DIRECTION | Update the records below so that each occurrence of "large green shrub" becomes "large green bush", and leave all other text unchanged.

STORED DATA |
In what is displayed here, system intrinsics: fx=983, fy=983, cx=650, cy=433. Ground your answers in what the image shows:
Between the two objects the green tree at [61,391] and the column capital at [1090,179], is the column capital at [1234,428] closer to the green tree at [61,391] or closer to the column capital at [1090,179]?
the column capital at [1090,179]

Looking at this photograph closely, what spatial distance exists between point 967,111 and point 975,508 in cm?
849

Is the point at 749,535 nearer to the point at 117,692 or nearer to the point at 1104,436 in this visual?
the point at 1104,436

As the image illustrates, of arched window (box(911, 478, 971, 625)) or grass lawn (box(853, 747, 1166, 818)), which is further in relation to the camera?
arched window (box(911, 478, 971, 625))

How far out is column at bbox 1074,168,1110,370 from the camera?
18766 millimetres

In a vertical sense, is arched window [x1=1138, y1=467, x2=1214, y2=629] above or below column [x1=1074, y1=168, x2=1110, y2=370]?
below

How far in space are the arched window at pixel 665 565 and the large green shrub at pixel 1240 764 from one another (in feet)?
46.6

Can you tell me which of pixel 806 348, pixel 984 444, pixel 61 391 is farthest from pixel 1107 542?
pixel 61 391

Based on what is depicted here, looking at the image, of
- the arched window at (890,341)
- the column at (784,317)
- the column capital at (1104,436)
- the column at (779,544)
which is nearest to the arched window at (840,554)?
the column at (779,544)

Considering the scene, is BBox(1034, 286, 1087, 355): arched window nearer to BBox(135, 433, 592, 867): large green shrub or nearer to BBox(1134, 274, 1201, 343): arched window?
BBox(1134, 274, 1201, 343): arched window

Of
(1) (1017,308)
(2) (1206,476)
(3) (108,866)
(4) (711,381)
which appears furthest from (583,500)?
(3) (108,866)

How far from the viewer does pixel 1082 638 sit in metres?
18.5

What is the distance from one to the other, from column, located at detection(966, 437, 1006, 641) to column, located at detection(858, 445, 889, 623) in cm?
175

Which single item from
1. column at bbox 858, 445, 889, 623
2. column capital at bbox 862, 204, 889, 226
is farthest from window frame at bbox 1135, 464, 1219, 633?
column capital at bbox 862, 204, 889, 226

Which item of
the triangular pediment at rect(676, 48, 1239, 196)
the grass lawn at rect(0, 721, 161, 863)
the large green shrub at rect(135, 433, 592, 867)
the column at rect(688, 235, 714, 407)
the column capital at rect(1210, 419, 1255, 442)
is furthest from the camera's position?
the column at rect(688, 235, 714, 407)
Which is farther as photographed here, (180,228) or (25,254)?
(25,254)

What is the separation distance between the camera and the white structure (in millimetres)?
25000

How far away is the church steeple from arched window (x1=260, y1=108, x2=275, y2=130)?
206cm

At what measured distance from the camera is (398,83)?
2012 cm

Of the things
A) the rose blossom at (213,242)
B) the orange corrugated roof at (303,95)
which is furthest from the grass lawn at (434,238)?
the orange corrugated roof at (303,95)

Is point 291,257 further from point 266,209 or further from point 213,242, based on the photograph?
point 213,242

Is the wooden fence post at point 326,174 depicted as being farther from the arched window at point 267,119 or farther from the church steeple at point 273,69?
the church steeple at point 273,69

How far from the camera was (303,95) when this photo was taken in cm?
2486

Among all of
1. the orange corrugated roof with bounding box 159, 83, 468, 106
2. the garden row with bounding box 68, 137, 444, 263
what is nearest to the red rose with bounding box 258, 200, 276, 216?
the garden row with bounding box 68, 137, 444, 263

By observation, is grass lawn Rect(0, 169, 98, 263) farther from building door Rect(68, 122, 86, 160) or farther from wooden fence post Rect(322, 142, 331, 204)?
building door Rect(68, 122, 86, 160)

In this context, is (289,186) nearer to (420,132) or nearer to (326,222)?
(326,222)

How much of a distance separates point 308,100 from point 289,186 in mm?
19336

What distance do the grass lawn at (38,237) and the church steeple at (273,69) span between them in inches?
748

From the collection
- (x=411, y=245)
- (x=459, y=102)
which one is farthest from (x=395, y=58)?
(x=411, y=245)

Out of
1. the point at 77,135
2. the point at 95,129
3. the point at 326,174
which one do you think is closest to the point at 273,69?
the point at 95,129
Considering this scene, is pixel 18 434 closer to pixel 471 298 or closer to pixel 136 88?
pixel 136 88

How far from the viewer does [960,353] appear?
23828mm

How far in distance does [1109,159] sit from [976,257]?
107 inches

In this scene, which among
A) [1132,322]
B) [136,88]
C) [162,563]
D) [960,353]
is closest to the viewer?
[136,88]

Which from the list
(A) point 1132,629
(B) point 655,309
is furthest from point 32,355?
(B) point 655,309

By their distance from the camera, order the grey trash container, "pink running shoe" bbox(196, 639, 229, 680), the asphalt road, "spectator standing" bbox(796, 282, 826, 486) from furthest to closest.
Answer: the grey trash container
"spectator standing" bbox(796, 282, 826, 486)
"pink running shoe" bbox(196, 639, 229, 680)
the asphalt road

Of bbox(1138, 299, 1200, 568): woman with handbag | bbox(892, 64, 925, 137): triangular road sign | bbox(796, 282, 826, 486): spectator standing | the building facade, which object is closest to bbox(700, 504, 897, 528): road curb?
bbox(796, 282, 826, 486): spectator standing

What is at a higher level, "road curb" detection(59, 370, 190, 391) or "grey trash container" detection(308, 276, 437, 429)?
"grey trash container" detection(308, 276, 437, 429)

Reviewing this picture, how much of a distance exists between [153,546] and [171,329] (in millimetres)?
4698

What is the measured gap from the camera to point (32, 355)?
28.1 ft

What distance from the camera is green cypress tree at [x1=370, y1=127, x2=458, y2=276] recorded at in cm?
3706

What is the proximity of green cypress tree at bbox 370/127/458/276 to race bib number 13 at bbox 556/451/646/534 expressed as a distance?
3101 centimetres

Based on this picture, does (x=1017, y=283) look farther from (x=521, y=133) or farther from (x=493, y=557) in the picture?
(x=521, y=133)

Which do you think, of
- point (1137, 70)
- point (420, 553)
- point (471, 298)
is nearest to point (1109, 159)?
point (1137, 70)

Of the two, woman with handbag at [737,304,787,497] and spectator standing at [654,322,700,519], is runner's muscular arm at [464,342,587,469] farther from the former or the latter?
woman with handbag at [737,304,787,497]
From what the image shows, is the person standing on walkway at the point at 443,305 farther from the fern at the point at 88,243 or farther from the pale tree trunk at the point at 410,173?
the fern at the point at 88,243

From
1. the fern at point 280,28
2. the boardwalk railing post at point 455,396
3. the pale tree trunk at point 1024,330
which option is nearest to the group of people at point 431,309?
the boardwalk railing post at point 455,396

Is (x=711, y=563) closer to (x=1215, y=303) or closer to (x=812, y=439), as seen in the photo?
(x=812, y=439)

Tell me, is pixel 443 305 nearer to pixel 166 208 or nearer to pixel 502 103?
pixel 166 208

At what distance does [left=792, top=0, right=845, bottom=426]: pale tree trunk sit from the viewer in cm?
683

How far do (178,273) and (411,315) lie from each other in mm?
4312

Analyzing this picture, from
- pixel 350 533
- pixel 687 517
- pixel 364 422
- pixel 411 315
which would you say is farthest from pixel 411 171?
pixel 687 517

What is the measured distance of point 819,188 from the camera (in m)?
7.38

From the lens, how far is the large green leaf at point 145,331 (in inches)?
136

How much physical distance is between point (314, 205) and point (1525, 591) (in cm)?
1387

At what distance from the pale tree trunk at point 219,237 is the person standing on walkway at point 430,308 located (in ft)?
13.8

OUTPUT FOR THIS TASK |
In what is displayed here, system intrinsics: fx=983, fy=983, cx=650, cy=433. Ground your answers in what the image shows:
Between the two objects the green tree at [61,391] and the column capital at [1090,179], is the column capital at [1234,428] closer to the green tree at [61,391] or closer to the column capital at [1090,179]?
the column capital at [1090,179]

Looking at this photograph closely, what spatial distance exists between point 967,111 and point 975,508 in cm?
849

Is the point at 749,535 nearer to the point at 117,692 or nearer to the point at 1104,436 in this visual?
the point at 1104,436

As the image illustrates, of arched window (box(911, 478, 971, 625)) or grass lawn (box(853, 747, 1166, 818)), which is further in relation to the camera?
arched window (box(911, 478, 971, 625))

How far out is column at bbox 1074,168,1110,370 from the camera?
18766 millimetres

In a vertical sense, is arched window [x1=1138, y1=467, x2=1214, y2=629] above or below column [x1=1074, y1=168, x2=1110, y2=370]?
below

How far in space are the arched window at pixel 665 565 and the large green bush at pixel 1240 764 from one another (in feet)?
46.6

Can you tell me which of pixel 806 348, pixel 984 444, pixel 61 391 is farthest from pixel 1107 542?
pixel 61 391

Based on what is depicted here, looking at the image, of
- the arched window at (890,341)
- the column at (784,317)
- the column capital at (1104,436)
- the column at (779,544)
which is nearest to the arched window at (840,554)?
the column at (779,544)

Considering the scene, is BBox(1034, 286, 1087, 355): arched window nearer to BBox(135, 433, 592, 867): large green bush or nearer to BBox(1134, 274, 1201, 343): arched window?
BBox(1134, 274, 1201, 343): arched window

Of
(1) (1017,308)
(2) (1206,476)
(3) (108,866)
(4) (711,381)
which appears furthest from (583,500)?
(3) (108,866)

How far from the viewer does pixel 1082 638 sit in metres?
18.5

What is the distance from one to the other, from column, located at detection(966, 437, 1006, 641) to column, located at detection(858, 445, 889, 623) in cm?
175

Which single item from
1. column at bbox 858, 445, 889, 623
2. column capital at bbox 862, 204, 889, 226
is farthest from window frame at bbox 1135, 464, 1219, 633?
column capital at bbox 862, 204, 889, 226

Which item of
the triangular pediment at rect(676, 48, 1239, 196)
the grass lawn at rect(0, 721, 161, 863)
the large green bush at rect(135, 433, 592, 867)
the column at rect(688, 235, 714, 407)
the column capital at rect(1210, 419, 1255, 442)
is furthest from the camera's position?
the column at rect(688, 235, 714, 407)
Which is farther as photographed here, (180,228) or (25,254)?
(25,254)

What is the separation distance between the camera and the white structure (in millimetres)?
25000

How far away is the church steeple from arched window (x1=260, y1=108, x2=275, y2=130)?
206cm

At what measured distance from the camera is (398,83)?
2012 cm

Of the things
A) the rose blossom at (213,242)
B) the orange corrugated roof at (303,95)
which is furthest from the grass lawn at (434,238)?
the orange corrugated roof at (303,95)

Is point 291,257 further from point 266,209 or further from point 213,242, based on the photograph?
point 213,242

Is the wooden fence post at point 326,174 depicted as being farther from the arched window at point 267,119 or farther from the church steeple at point 273,69?
the church steeple at point 273,69

How far from the camera was (303,95) when this photo was taken in cm?
2486

Among all of
1. the orange corrugated roof with bounding box 159, 83, 468, 106
2. the garden row with bounding box 68, 137, 444, 263
what is nearest to the red rose with bounding box 258, 200, 276, 216?
the garden row with bounding box 68, 137, 444, 263

By observation, is grass lawn Rect(0, 169, 98, 263) farther from building door Rect(68, 122, 86, 160) or farther from wooden fence post Rect(322, 142, 331, 204)?
building door Rect(68, 122, 86, 160)

In this context, is (289,186) nearer to (420,132) or nearer to (326,222)?
(326,222)

How much of a distance separates point 308,100 from point 289,186 in mm?
19336

What distance do the grass lawn at (38,237) and the church steeple at (273,69) span between them in inches?
748

From the collection
- (x=411, y=245)
- (x=459, y=102)
which one is farthest from (x=395, y=58)?
(x=411, y=245)

Out of
1. the point at 77,135
2. the point at 95,129
3. the point at 326,174
which one do you think is closest to the point at 273,69?
the point at 95,129
Considering this scene, is pixel 18 434 closer to pixel 471 298 or closer to pixel 136 88?
pixel 136 88

How far from the viewer does [960,353] appear?
23828mm

How far in distance does [1109,159] sit from [976,257]?
107 inches

In this scene, which among
A) [1132,322]
B) [136,88]
C) [162,563]
D) [960,353]
is closest to the viewer?
[136,88]

Which from the list
(A) point 1132,629
(B) point 655,309
is furthest from point 32,355?
(B) point 655,309

By their distance from the camera, order the grey trash container, "pink running shoe" bbox(196, 639, 229, 680), the asphalt road, "spectator standing" bbox(796, 282, 826, 486) from furthest to closest.
Answer: the grey trash container
"spectator standing" bbox(796, 282, 826, 486)
"pink running shoe" bbox(196, 639, 229, 680)
the asphalt road

Of bbox(1138, 299, 1200, 568): woman with handbag | bbox(892, 64, 925, 137): triangular road sign | bbox(796, 282, 826, 486): spectator standing | the building facade, which object is closest to bbox(700, 504, 897, 528): road curb?
bbox(796, 282, 826, 486): spectator standing

What is at a higher level, "road curb" detection(59, 370, 190, 391) or "grey trash container" detection(308, 276, 437, 429)?
"grey trash container" detection(308, 276, 437, 429)

Reviewing this picture, how much of a distance exists between [153,546] and [171,329] (in millimetres)?
4698

What is the measured gap from the camera to point (32, 355)?
28.1 ft

What distance from the camera is green cypress tree at [x1=370, y1=127, x2=458, y2=276] recorded at in cm?
3706

What is the proximity of green cypress tree at bbox 370/127/458/276 to race bib number 13 at bbox 556/451/646/534 expressed as a distance?
3101 centimetres

Based on this picture, does (x=1017, y=283) look farther from (x=521, y=133) or farther from (x=493, y=557) in the picture?
(x=521, y=133)

Which do you think, of
- point (1137, 70)
- point (420, 553)
- point (471, 298)
is nearest to point (1109, 159)?
point (1137, 70)

Of the two, woman with handbag at [737,304,787,497] and spectator standing at [654,322,700,519], is runner's muscular arm at [464,342,587,469] farther from the former or the latter?
woman with handbag at [737,304,787,497]
From what the image shows, is the person standing on walkway at the point at 443,305 farther from the fern at the point at 88,243 or farther from the pale tree trunk at the point at 410,173?
the fern at the point at 88,243

From
1. the fern at point 280,28
2. the boardwalk railing post at point 455,396
3. the pale tree trunk at point 1024,330
which option is nearest to the group of people at point 431,309?
the boardwalk railing post at point 455,396

Is (x=711, y=563) closer to (x=1215, y=303) or closer to (x=812, y=439), as seen in the photo?
(x=812, y=439)

Tell me, is pixel 443 305 nearer to pixel 166 208 or nearer to pixel 502 103?
pixel 166 208

At what distance does [left=792, top=0, right=845, bottom=426]: pale tree trunk sit from the viewer in cm?
683

How far do (178,273) and (411,315) lie from each other in mm?
4312

Analyzing this picture, from
- pixel 350 533
- pixel 687 517
- pixel 364 422
- pixel 411 315
which would you say is farthest from pixel 411 171?
pixel 687 517

What is the measured distance of point 819,188 from the camera (in m)?
7.38

From the lens, how far is the large green leaf at point 145,331 (in inches)?
136

How much physical distance is between point (314, 205) and point (1525, 591) (in cm)?
1387

At what distance from the pale tree trunk at point 219,237 is the person standing on walkway at point 430,308 located (in ft)?
13.8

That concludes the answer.